Dr. Droge said most students have an average of a 37% reduction on tuition because of scholarships.
Boren said about 3-5% of Park’s endowment is spent on scholarships each year, in order to let the majority of the funds continue to earn interest and fund the next year’s scholarships. The endowment is made up of donations to the university. The office of university advancement is fundraising donations from alumni to expand the endowment.
“I went to school on need-based scholarships, so I understand,” said Dr. Droge. “Students are the best ambassadors for the university. There will be opportunities for students to tell their stories so donors understand the benefits we’ll get from those donations.”
Dr. Droge advised any students who wish to help with fundraising efforts to contact the office of university advancement.
Boren said the financial aid department is doing what it can to support students who don’t qualify for need-based aid but whose parents aren’t paying either. She encouraged students to visit the financial aid office to ask for help when they need it.

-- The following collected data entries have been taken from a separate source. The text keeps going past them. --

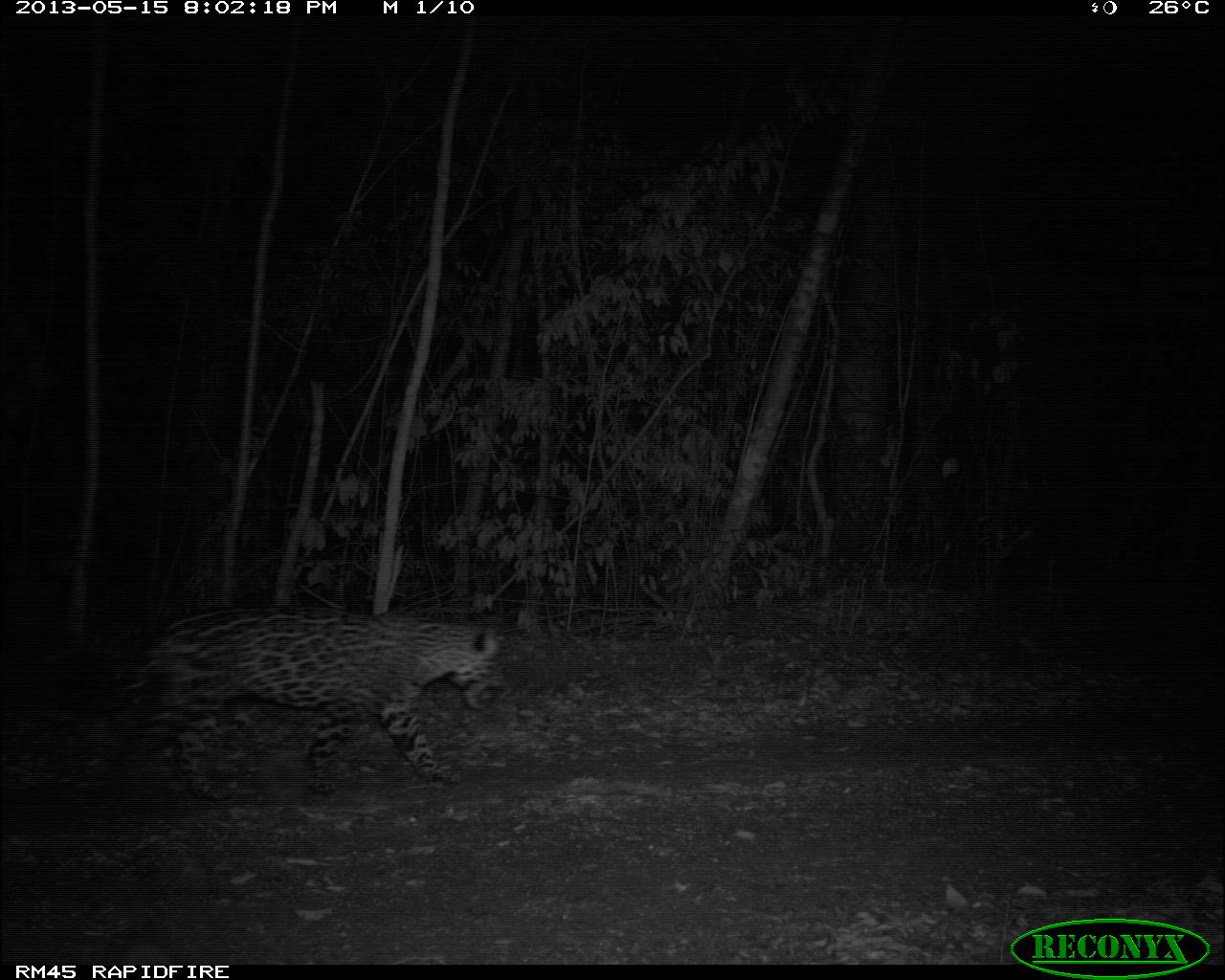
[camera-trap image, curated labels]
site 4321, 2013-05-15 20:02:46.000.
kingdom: Animalia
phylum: Chordata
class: Mammalia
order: Carnivora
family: Felidae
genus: Panthera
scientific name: Panthera onca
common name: jaguar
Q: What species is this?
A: Panthera onca (jaguar).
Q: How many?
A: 1.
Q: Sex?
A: Male.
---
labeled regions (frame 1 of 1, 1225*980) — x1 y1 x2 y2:
panthera onca: 99 604 512 799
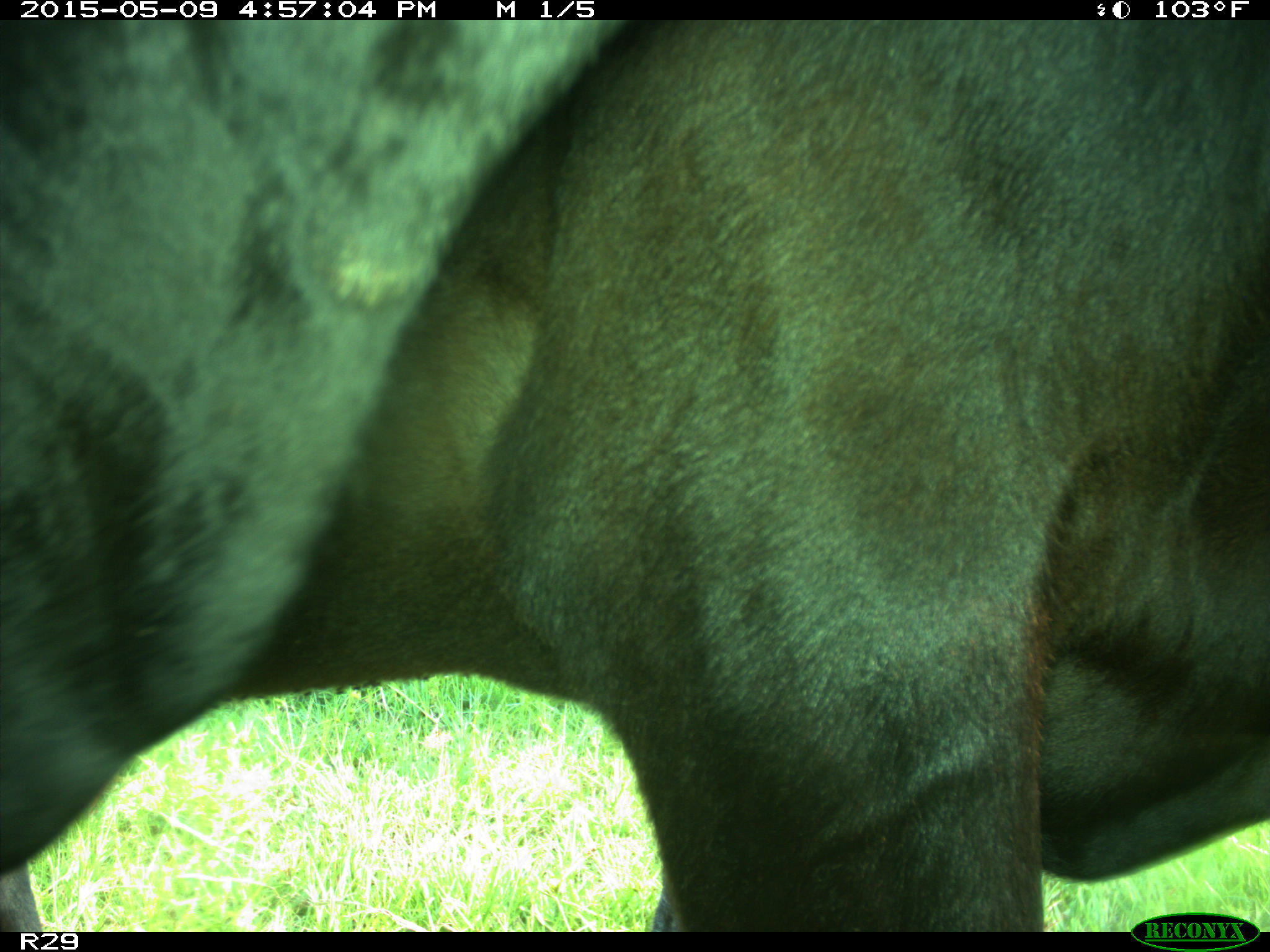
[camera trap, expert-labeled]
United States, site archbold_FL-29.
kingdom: Animalia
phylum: Chordata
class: Mammalia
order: Artiodactyla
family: Bovidae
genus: Bos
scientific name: Bos taurus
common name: domestic cow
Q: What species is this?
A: Bos taurus (domestic cow).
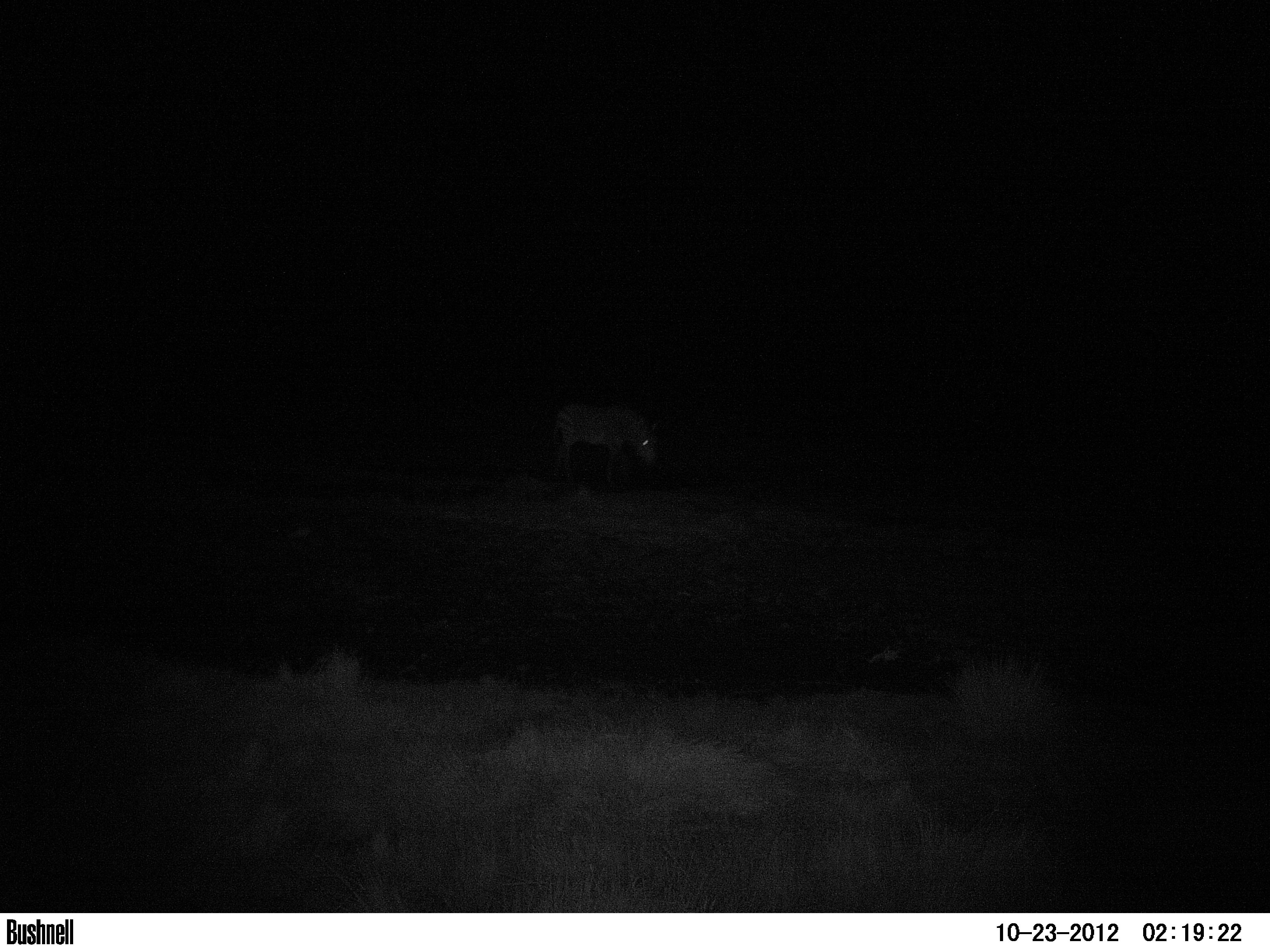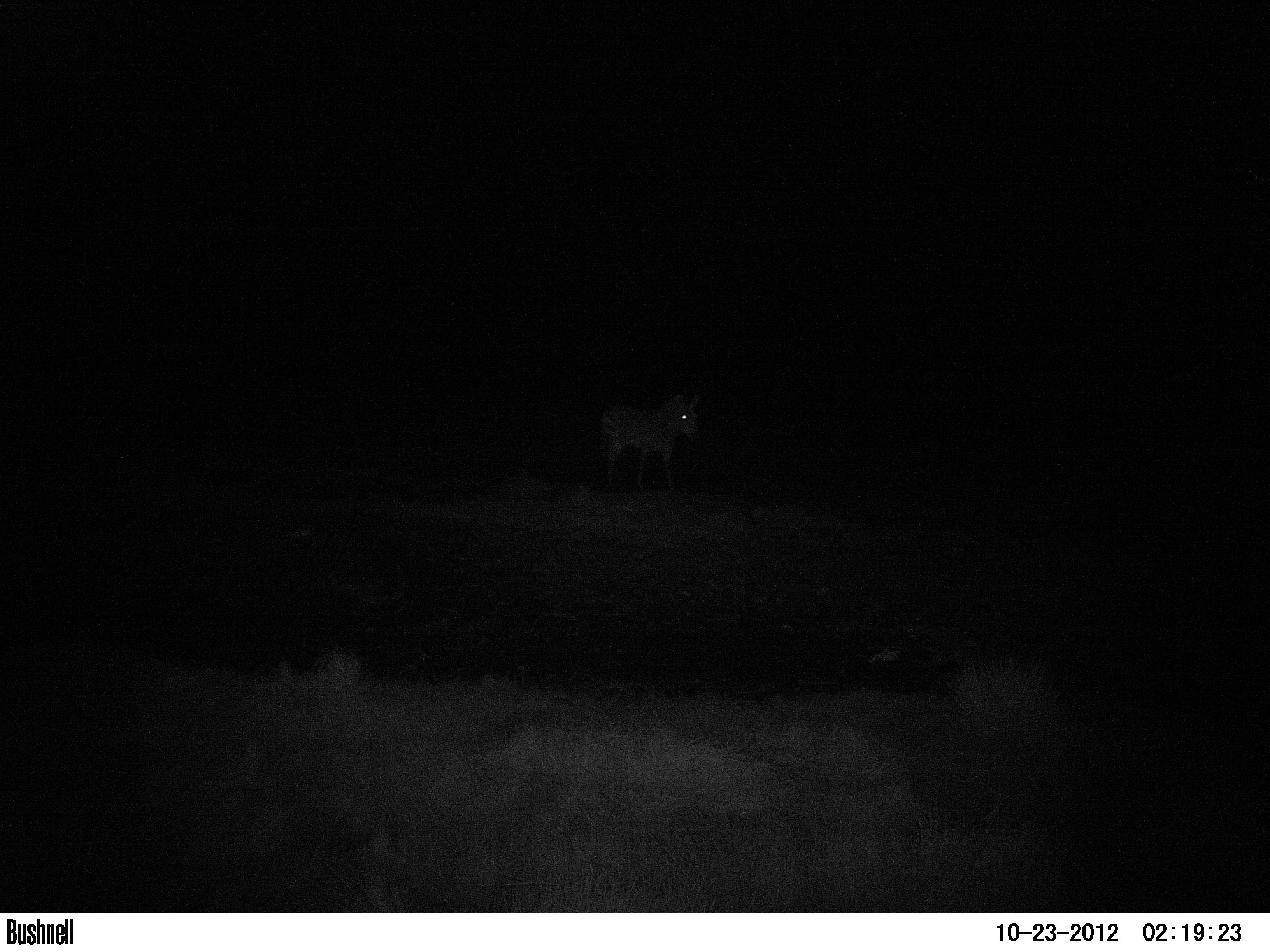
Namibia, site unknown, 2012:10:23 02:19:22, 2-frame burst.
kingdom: Animalia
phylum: Chordata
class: Mammalia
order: Perissodactyla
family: Equidae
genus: Equus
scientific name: Equus zebra hartmannae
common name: hartmann's mountain zebra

“Unfortunately, until you are 24, an orphan or veteran, or have been abused as verified by a third party, you’re a dependent student,” said Boren. “We can’t make a parent pay a bill. We do have to have the data. That’s where you come in and tell us what your needs are. We want you to be here!”
Student senators noted that the rising cost of room and board, as well as the mandatory meal plan for residential students, has resulted in many more commuter students than in the past.
Zaharopoulos agreed that student opinions would be listened to for cafeteria and meal plan improvement.
“The issue is more complex than it seems,” said Zaharopoulos. “It’s an issue that affects staff and faculty, too. But it sounds like we’re losing students and we will be following up on that.”
The room and board rates are not yet decided on for next year, nor are tuition rates. Dr. Droge said the rates will raise, but he doesn’t expect it to be a huge impact on students. He will be at the Student Senate meeting on Friday, November 19 at 12:30pm in the Louise Morden Board Room to hear student opinions before making a final decision.